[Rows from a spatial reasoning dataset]
··········

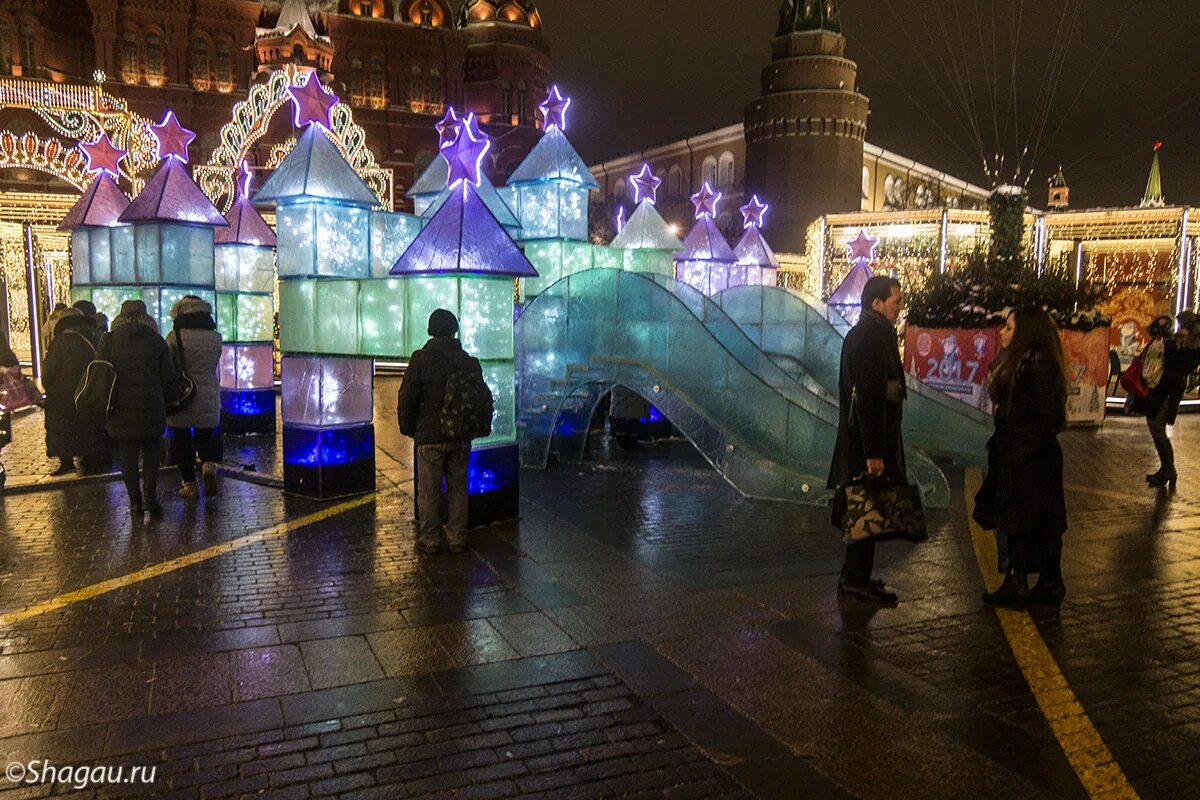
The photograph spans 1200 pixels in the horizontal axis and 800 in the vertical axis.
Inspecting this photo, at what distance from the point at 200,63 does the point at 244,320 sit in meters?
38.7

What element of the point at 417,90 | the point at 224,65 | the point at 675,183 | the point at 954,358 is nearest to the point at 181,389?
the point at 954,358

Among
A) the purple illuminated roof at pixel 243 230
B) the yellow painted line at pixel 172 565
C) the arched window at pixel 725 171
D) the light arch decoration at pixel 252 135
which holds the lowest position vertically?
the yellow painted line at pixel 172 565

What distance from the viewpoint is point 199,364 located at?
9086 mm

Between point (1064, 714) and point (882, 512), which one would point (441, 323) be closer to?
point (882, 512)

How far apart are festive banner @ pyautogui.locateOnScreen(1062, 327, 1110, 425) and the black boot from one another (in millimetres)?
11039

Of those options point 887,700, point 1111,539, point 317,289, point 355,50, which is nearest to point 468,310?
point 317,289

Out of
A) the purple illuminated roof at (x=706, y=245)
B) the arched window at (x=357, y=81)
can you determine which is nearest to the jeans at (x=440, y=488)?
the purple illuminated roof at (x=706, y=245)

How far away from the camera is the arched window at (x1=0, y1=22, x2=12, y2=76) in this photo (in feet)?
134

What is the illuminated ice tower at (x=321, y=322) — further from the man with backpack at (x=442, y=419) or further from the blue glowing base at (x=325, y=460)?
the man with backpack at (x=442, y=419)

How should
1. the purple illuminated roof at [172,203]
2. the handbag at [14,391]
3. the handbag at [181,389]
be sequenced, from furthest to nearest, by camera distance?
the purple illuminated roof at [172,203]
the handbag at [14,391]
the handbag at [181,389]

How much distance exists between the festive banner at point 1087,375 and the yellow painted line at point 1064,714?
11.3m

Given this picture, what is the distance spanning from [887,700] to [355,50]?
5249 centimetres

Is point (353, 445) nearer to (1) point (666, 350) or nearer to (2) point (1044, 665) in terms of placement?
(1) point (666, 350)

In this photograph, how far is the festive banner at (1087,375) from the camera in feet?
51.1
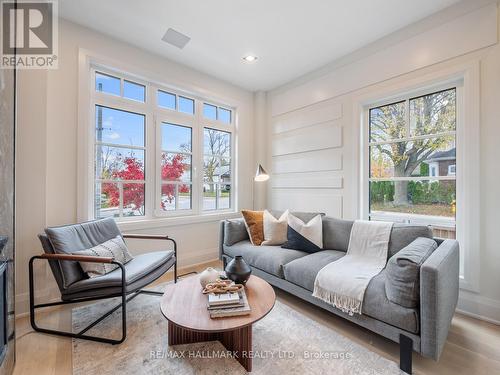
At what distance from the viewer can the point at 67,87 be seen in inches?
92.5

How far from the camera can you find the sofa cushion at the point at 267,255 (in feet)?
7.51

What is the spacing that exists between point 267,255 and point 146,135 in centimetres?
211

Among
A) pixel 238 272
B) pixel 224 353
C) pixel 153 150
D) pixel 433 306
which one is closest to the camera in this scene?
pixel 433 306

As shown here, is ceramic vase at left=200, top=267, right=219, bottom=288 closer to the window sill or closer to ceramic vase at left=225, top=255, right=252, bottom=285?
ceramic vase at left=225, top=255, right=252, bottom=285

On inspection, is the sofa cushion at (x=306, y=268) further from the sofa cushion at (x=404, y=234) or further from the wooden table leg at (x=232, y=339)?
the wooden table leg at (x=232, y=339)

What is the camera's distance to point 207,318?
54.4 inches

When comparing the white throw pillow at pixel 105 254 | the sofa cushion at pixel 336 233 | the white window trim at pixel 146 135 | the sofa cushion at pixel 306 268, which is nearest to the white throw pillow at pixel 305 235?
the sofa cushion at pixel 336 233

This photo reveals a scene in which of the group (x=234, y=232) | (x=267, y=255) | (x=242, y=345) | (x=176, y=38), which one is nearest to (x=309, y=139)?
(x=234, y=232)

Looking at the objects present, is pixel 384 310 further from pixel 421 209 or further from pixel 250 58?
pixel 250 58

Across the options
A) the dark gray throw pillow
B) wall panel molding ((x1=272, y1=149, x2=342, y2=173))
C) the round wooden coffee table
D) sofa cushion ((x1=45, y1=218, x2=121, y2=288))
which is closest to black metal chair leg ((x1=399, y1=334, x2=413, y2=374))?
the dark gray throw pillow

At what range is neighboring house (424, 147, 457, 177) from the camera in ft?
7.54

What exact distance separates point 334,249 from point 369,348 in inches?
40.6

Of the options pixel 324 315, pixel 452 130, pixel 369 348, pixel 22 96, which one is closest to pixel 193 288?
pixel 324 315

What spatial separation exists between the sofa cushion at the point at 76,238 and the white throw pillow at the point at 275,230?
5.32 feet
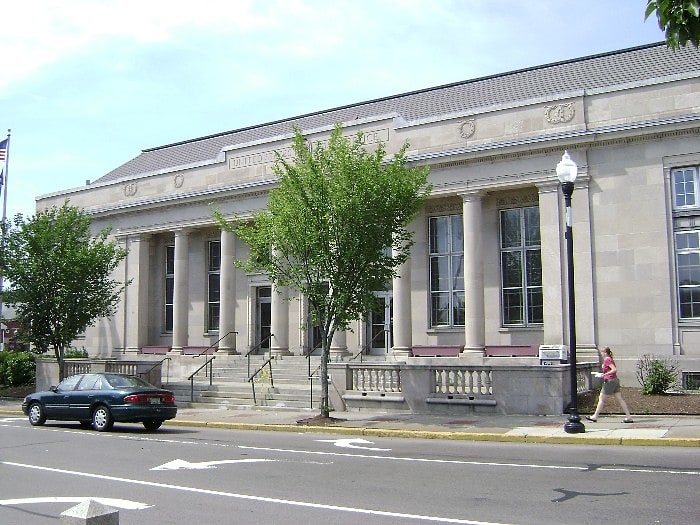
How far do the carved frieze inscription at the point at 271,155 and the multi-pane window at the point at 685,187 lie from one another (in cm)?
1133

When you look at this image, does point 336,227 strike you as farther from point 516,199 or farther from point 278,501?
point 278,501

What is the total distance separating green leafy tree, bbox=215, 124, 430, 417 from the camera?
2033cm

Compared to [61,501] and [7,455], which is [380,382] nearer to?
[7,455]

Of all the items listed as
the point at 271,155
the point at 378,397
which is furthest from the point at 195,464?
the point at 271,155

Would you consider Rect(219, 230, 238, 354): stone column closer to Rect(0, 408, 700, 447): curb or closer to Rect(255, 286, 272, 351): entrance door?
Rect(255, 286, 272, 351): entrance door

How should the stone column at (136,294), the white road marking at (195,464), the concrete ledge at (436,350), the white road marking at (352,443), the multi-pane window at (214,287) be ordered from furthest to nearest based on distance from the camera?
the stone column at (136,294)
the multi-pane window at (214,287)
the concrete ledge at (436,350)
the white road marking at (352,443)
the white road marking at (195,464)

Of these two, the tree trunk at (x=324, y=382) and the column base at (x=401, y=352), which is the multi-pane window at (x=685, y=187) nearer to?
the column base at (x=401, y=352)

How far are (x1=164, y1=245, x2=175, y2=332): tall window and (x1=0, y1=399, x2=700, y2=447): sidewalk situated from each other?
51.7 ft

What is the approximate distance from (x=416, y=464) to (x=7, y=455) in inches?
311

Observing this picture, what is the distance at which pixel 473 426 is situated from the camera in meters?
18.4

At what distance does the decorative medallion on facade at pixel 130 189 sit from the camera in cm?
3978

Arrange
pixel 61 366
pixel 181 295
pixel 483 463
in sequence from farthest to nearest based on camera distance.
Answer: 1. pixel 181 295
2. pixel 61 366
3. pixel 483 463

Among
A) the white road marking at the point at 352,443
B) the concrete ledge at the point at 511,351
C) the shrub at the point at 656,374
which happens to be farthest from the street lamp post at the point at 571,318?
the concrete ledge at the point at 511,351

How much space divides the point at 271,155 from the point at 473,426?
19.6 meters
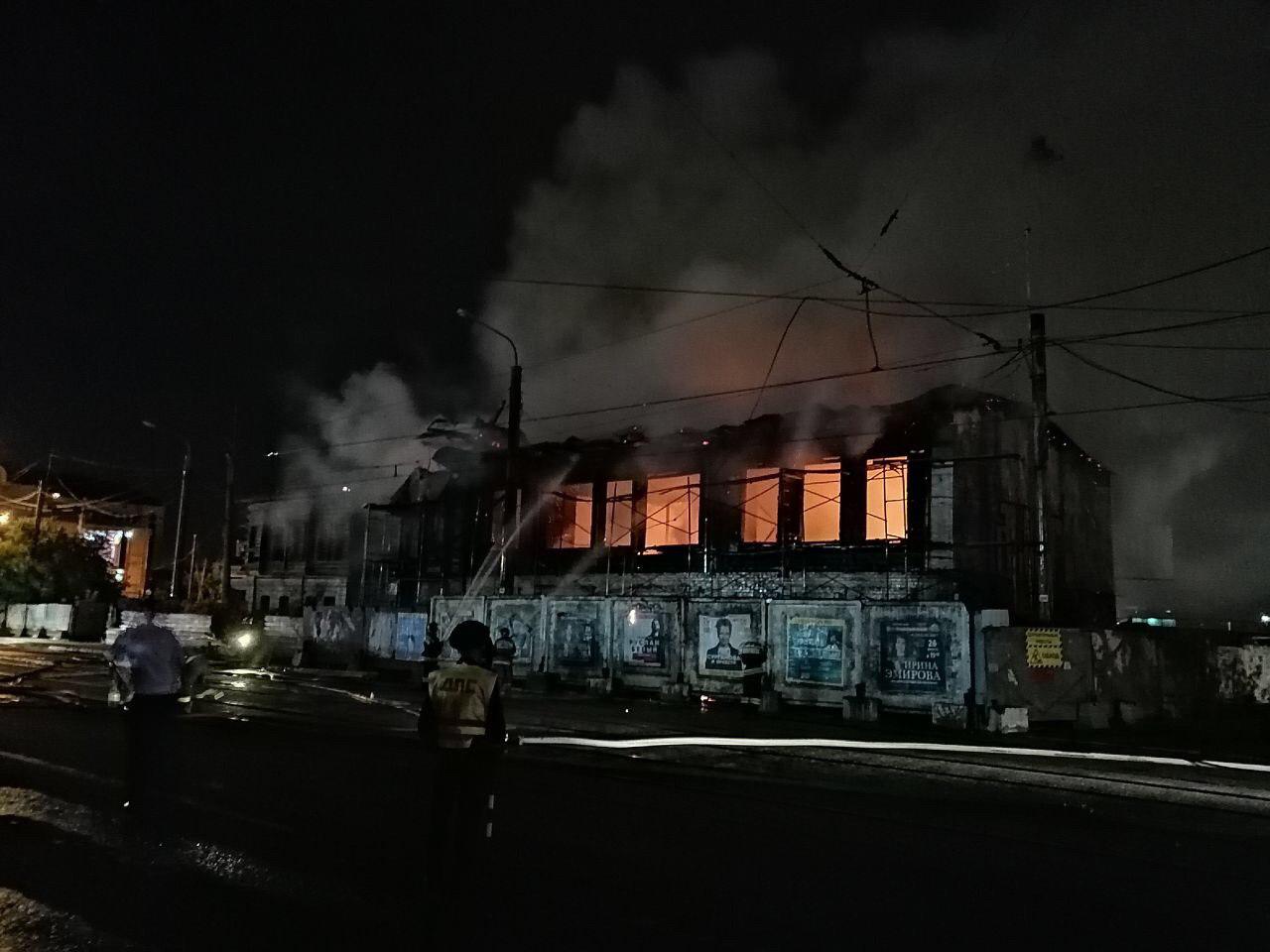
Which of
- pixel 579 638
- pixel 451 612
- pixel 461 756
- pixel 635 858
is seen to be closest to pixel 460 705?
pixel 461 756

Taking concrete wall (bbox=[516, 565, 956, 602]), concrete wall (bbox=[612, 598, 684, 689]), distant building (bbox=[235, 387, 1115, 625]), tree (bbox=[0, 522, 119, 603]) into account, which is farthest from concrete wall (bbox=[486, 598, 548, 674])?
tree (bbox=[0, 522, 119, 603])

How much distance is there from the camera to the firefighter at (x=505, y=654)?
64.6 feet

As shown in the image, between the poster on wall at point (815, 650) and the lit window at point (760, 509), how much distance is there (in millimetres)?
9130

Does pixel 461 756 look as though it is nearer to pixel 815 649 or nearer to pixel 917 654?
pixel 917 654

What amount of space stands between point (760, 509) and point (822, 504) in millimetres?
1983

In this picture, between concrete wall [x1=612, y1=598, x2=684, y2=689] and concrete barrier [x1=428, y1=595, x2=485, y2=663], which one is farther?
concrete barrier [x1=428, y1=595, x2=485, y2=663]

··········

Quote every line of the data above verbatim, leaving out the pictures.

* [ANSWER TO THE EXERCISE]
The photograph spans 1200 pixels in the horizontal axis and 800 in the vertical axis.
Inspecting this photo, at what distance from the point at 200,63 does the point at 244,320 sit in meters?
38.7

What element of the point at 417,90 | the point at 224,65 | the point at 675,183 | the point at 954,358 is nearest to the point at 181,389?
the point at 954,358

Among
A) the purple illuminated roof at pixel 243 230
B) the yellow painted line at pixel 172 565
C) the arched window at pixel 725 171
D) the light arch decoration at pixel 252 135
which holds the lowest position vertically?
the yellow painted line at pixel 172 565

What distance from the viewpoint is point 199,364 located at?
9086 mm

Between point (1064, 714) and point (882, 512), which one would point (441, 323) be closer to?
point (882, 512)

How far apart are festive banner @ pyautogui.locateOnScreen(1062, 327, 1110, 425) and the black boot from one another (in millimetres)?
11039

Of those options point 887,700, point 1111,539, point 317,289, point 355,50, which is nearest to point 468,310?
point 317,289

Out of
A) the purple illuminated roof at (x=706, y=245)
B) the arched window at (x=357, y=81)
can you determine which is nearest to the jeans at (x=440, y=488)?
the purple illuminated roof at (x=706, y=245)

How far away from the camera is the arched window at (x1=0, y1=22, x2=12, y2=76) in this photo (in feet)?
134

What is the illuminated ice tower at (x=321, y=322) — further from the man with backpack at (x=442, y=419) or further from the blue glowing base at (x=325, y=460)?
the man with backpack at (x=442, y=419)

How should
1. the purple illuminated roof at [172,203]
2. the handbag at [14,391]
3. the handbag at [181,389]
be sequenced, from furthest to nearest, by camera distance?
the purple illuminated roof at [172,203]
the handbag at [14,391]
the handbag at [181,389]

How much distance exists between the festive banner at point 1087,375 and the yellow painted line at point 1064,714?
11.3m

Given this picture, what is the distance spanning from [887,700] to [355,50]?
5249 centimetres

Is point (353, 445) nearer to (1) point (666, 350) or nearer to (2) point (1044, 665) in terms of placement?
(1) point (666, 350)

In this photograph, how far is the festive banner at (1087,375) from the camera in feet?
51.1
At what distance from the viewer can the point at 67,87 be seen in inches?
92.5

How far from the camera can you find the sofa cushion at the point at 267,255 (in feet)?
7.51

What is the spacing that exists between point 267,255 and point 146,135 in centimetres?
211

Among
A) pixel 238 272
B) pixel 224 353
C) pixel 153 150
D) pixel 433 306
which one is closest to the camera in this scene?
pixel 433 306

As shown here, is ceramic vase at left=200, top=267, right=219, bottom=288 closer to the window sill or closer to ceramic vase at left=225, top=255, right=252, bottom=285?
ceramic vase at left=225, top=255, right=252, bottom=285

On inspection, is the sofa cushion at (x=306, y=268) further from the sofa cushion at (x=404, y=234) or further from the wooden table leg at (x=232, y=339)?
the wooden table leg at (x=232, y=339)

What is the camera's distance to point 207,318?
54.4 inches

When comparing the white throw pillow at pixel 105 254 | the sofa cushion at pixel 336 233 | the white window trim at pixel 146 135 | the sofa cushion at pixel 306 268, which is nearest to the white throw pillow at pixel 305 235?
the sofa cushion at pixel 336 233

This photo reveals a scene in which of the group (x=234, y=232) | (x=267, y=255) | (x=242, y=345) | (x=176, y=38), which one is nearest to (x=309, y=139)?
(x=234, y=232)

Looking at the objects present, is pixel 384 310 further from pixel 421 209 or further from pixel 250 58?
pixel 250 58

Across the options
A) the dark gray throw pillow
B) wall panel molding ((x1=272, y1=149, x2=342, y2=173))
C) the round wooden coffee table
D) sofa cushion ((x1=45, y1=218, x2=121, y2=288))
which is closest to black metal chair leg ((x1=399, y1=334, x2=413, y2=374))?
the dark gray throw pillow

At what range is neighboring house (424, 147, 457, 177) from the camera in ft?
7.54

What exact distance separates point 334,249 from point 369,348 in inches?
40.6

Of the options pixel 324 315, pixel 452 130, pixel 369 348, pixel 22 96, which one is closest to pixel 193 288?
pixel 324 315

What spatial separation exists between the sofa cushion at the point at 76,238 and the white throw pillow at the point at 275,230?
5.32 feet
How far do the carved frieze inscription at the point at 271,155 and the multi-pane window at the point at 685,187 lie from one another (in cm)?
1133

When you look at this image, does point 336,227 strike you as farther from point 516,199 or farther from point 278,501?
point 278,501

What is the total distance separating green leafy tree, bbox=215, 124, 430, 417 from the camera?
2033cm

Compared to [61,501] and [7,455], which is [380,382] nearer to?
[7,455]

Of all the items listed as
the point at 271,155
the point at 378,397
which is furthest from the point at 195,464?
the point at 271,155

Would you consider Rect(219, 230, 238, 354): stone column closer to Rect(0, 408, 700, 447): curb or closer to Rect(255, 286, 272, 351): entrance door?
Rect(255, 286, 272, 351): entrance door

How should the stone column at (136,294), the white road marking at (195,464), the concrete ledge at (436,350), the white road marking at (352,443), the multi-pane window at (214,287) be ordered from furthest to nearest based on distance from the camera?
the stone column at (136,294)
the multi-pane window at (214,287)
the concrete ledge at (436,350)
the white road marking at (352,443)
the white road marking at (195,464)

Of these two, the tree trunk at (x=324, y=382) and the column base at (x=401, y=352), which is the multi-pane window at (x=685, y=187) nearer to?
the column base at (x=401, y=352)

How far are (x1=164, y1=245, x2=175, y2=332): tall window and (x1=0, y1=399, x2=700, y2=447): sidewalk situated from each other?
51.7 ft

What is the approximate distance from (x=416, y=464) to (x=7, y=455) in inches?
311

Observing this picture, what is the distance at which pixel 473 426 is situated from the camera in meters?
18.4

At what distance does the decorative medallion on facade at pixel 130 189 sit from the camera in cm?
3978

Arrange
pixel 61 366
pixel 181 295
pixel 483 463
in sequence from farthest to nearest based on camera distance.
Answer: 1. pixel 181 295
2. pixel 61 366
3. pixel 483 463

Among
A) the white road marking at the point at 352,443
B) the concrete ledge at the point at 511,351
C) the shrub at the point at 656,374
which happens to be farthest from the street lamp post at the point at 571,318?
the concrete ledge at the point at 511,351

How much space divides the point at 271,155 from the point at 473,426?
19.6 meters
Which of
- pixel 579 638
- pixel 451 612
- pixel 461 756
- pixel 635 858
is seen to be closest to pixel 460 705?
pixel 461 756

Taking concrete wall (bbox=[516, 565, 956, 602]), concrete wall (bbox=[612, 598, 684, 689]), distant building (bbox=[235, 387, 1115, 625]), tree (bbox=[0, 522, 119, 603]) into account, which is farthest from concrete wall (bbox=[486, 598, 548, 674])?
tree (bbox=[0, 522, 119, 603])

How much distance is there from the camera to the firefighter at (x=505, y=654)?
64.6 feet

As shown in the image, between the poster on wall at point (815, 650) and the lit window at point (760, 509), how much distance is there (in millimetres)?
9130

Does pixel 461 756 look as though it is nearer to pixel 815 649 or nearer to pixel 917 654?
pixel 917 654

What amount of space stands between point (760, 509) and point (822, 504) in millimetres?
1983

In this picture, between concrete wall [x1=612, y1=598, x2=684, y2=689] and concrete barrier [x1=428, y1=595, x2=485, y2=663], which one is farther?
concrete barrier [x1=428, y1=595, x2=485, y2=663]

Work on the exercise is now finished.